- West German picture sleeve

Single by Bob Dylan

from the album Nashville Skyline
- B-side: "Country Pie"
- Released: October 1969
- Recorded: February 17, 1969
- Studio: Columbia Studio A (Nashville, Tennessee)
- Genre: Country rock
- Length: 3:23
- Label: Columbia
- Songwriter: Bob Dylan
- Producer: Bob Johnston

Bob Dylan singles chronology
| "Lay Lady Lay" (1969) | "Tonight I'll Be Staying Here with You" (1969) | "Wigwam" (1970) |

= Tonight I'll Be Staying Here with You =

"Tonight I'll Be Staying Here with You" is a song written by Bob Dylan from his 1969 album Nashville Skyline. It was the closing song of the album. The song was the third single released from the album, after "I Threw It All Away" and "Lay Lady Lay", reaching #50 on the US Billboard Hot 100 chart, and reaching the top 20 in other countries. It was anthologized on the compilation albums Bob Dylan's Greatest Hits Vol. II and Playlist: The Very Best of Bob Dylan '60s.

== Background and composition ==
Dylan arrived at the Nashville Skyline recording sessions having written just four songs, including "I Threw It All Away" and "Lay Lady Lay". Having recorded these and three other new songs on February 13 and 14, 1969, he needed a few more songs to fill out the album. "Tonight I'll Be Staying Here with You" was written over two days at the Ramada Inn where Dylan was staying, and recorded over 11 takes on February 17. The song is reminiscent of the last two songs from Dylan's previous album John Wesley Harding, "Down Along the Cove" and "I'll Be Your Baby Tonight", particularly the latter.

The lyrics of "Tonight I'll Be Staying Here with You" mark a change from many of Dylan's earlier love songs, which expressed a restlessness in search of perfect love. In contrast, "Tonight I'll Be Staying Here with You" expresses Dylan's devotion to his lover and willingness to stay with her. Even though the line from the title, which is repeated at the end of each verse, only explicitly expresses a willingness to stay "tonight", the implication of the song is that the singer is willing to stay permanently and become a family man.
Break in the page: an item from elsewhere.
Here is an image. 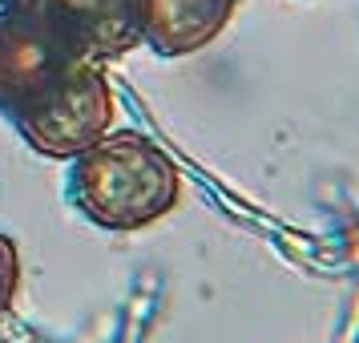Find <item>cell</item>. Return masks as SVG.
Listing matches in <instances>:
<instances>
[{"instance_id": "1", "label": "cell", "mask_w": 359, "mask_h": 343, "mask_svg": "<svg viewBox=\"0 0 359 343\" xmlns=\"http://www.w3.org/2000/svg\"><path fill=\"white\" fill-rule=\"evenodd\" d=\"M182 174L174 158L146 133H101L69 158L65 198L85 222L101 230H142L178 206Z\"/></svg>"}, {"instance_id": "2", "label": "cell", "mask_w": 359, "mask_h": 343, "mask_svg": "<svg viewBox=\"0 0 359 343\" xmlns=\"http://www.w3.org/2000/svg\"><path fill=\"white\" fill-rule=\"evenodd\" d=\"M109 121H114V93L101 73V61L89 57L73 61L49 93H41L29 109L13 117L17 133L33 146V154L53 162L77 158L101 133H109Z\"/></svg>"}, {"instance_id": "3", "label": "cell", "mask_w": 359, "mask_h": 343, "mask_svg": "<svg viewBox=\"0 0 359 343\" xmlns=\"http://www.w3.org/2000/svg\"><path fill=\"white\" fill-rule=\"evenodd\" d=\"M73 61H81V53L65 36L33 13L8 4L0 13V114L13 121L41 93H49Z\"/></svg>"}, {"instance_id": "4", "label": "cell", "mask_w": 359, "mask_h": 343, "mask_svg": "<svg viewBox=\"0 0 359 343\" xmlns=\"http://www.w3.org/2000/svg\"><path fill=\"white\" fill-rule=\"evenodd\" d=\"M53 33H61L89 61H114L142 45L137 0H8Z\"/></svg>"}, {"instance_id": "5", "label": "cell", "mask_w": 359, "mask_h": 343, "mask_svg": "<svg viewBox=\"0 0 359 343\" xmlns=\"http://www.w3.org/2000/svg\"><path fill=\"white\" fill-rule=\"evenodd\" d=\"M238 0H137L142 41L158 57H190L222 33Z\"/></svg>"}, {"instance_id": "6", "label": "cell", "mask_w": 359, "mask_h": 343, "mask_svg": "<svg viewBox=\"0 0 359 343\" xmlns=\"http://www.w3.org/2000/svg\"><path fill=\"white\" fill-rule=\"evenodd\" d=\"M20 287V250L8 234H0V319L8 315Z\"/></svg>"}]
</instances>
Train imagery runs throughout the song, but unlike earlier songs that used similar imagery, in this song even though the singer "can hear that whistle blowin'" he wants to "throw [his] ticket out the window" and let "a poor boy on the street" have his seat so that he can stay with his lover. The accompaniment includes piano, pedal steel guitar and bass guitar.

==Reception==
Upon the single release, Cash Box said that unlike previous Dylan singles, "this ballad is honed to a fine edge and further sharpened through excellent production touches." Billboard said that "this strong original rhythm item...offers much of the same potential [as 'Lay Lady Lay']." Record World called it "another classic from the master." Beck Hansen told Mojo that "Tonight I'll Be Staying Here With You" is his favorite Bob Dylan song: "I didn't get too deep into his music until I got into the Nashville records. Those are the ones that really got to me, because I was so into country music when I was younger and hearing those records for the first time... I always liked his kind of throwaway love songs. For somebody who's a giant like him, who writes those great cinematic songs like 'Visions of Johanna' that draw you into a strange world, to just toss out a good little tune...that's an aspect of Dylan I always really appreciated."

== Live performances ==
Dylan did not play "Tonight I'll Be Staying Here with You" live in concert until the Rolling Thunder Revue tours in 1975 and 1976, and it was not played live again until February 1990 on the Neverending Tour. The first live performance was at Waltham, Massachusetts on November 22, 1975. The Rolling Thunder Revue version became an anthemic rocker, rather than the sweet country song from the original album. A live version of the song from the first Rolling Thunder Revue tour was released in 2002 on The Bootleg Series Vol. 5: Bob Dylan Live 1975, The Rolling Thunder Revue; it was also included on the 2019 box set The Rolling Thunder Revue: The 1975 Live Recordings, along with a rehearsal of the song. According to his official website, Dylan played the song 144 times in total between 1975 and 2006.